On the final day, everything came together.

Agents can:

delegate
cross-check each other
collaborate
negotiate
co-plan tasks

Real-life example:

Imagine multiple assistants:

one finds hotels
one checks reviews
one books transport
one optimizes budget Together → a flawless travel plan.

This showed me the future isn’t one super-agent.

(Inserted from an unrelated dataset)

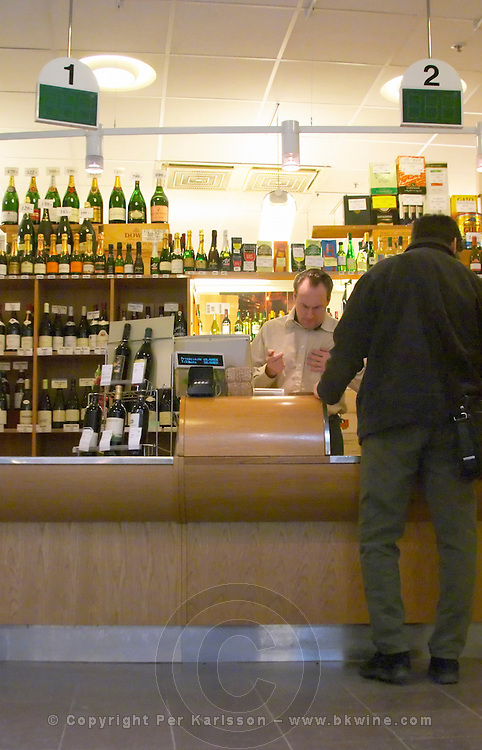 The customer counter in a traditional style Systembolaget shop the alcohol wine beer spirit monopoly retailer in Sweden. All bottles are asked for and delivered over the counter. A shop staff and a man in black buying a bottle. Stockholm, Sweden, Sverige, Europe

It's ecosystems of specialized agents working together.

🌟 My Biggest Takeaways

✔ Prompts are not messages — they are architectures in disguise

✔ Tools turn agents into action-takers

✔ Memory creates personalization and continuity

✔ Observability brings reliability

✔ Evaluation ensures improvement

✔ Multi-agent systems unlock scalability

The course trained me to think like an AI systems architect, not just an AI user.

💡 Final Reflection

I entered the course thinking:

“I want to learn how AI agents work.”

I finished the course thinking:

“I want to build AI agent ecosystems that mirror real-world teamwork.”

The progression from

prompt → architecture → tools → memory → evaluation → agent-to-agent orchestration

changed how I view AI completely.

Agents aren’t just chat interfaces.

They are self-improving collaborators that can scale workflows, automate complexity, and amplify human capability.

This course didn’t only teach me concepts —

it reshaped how I view the future of intelligent systems.

Thanks to Google, Kaggle, and the Dev community for this opportunity to grow, learn, and build.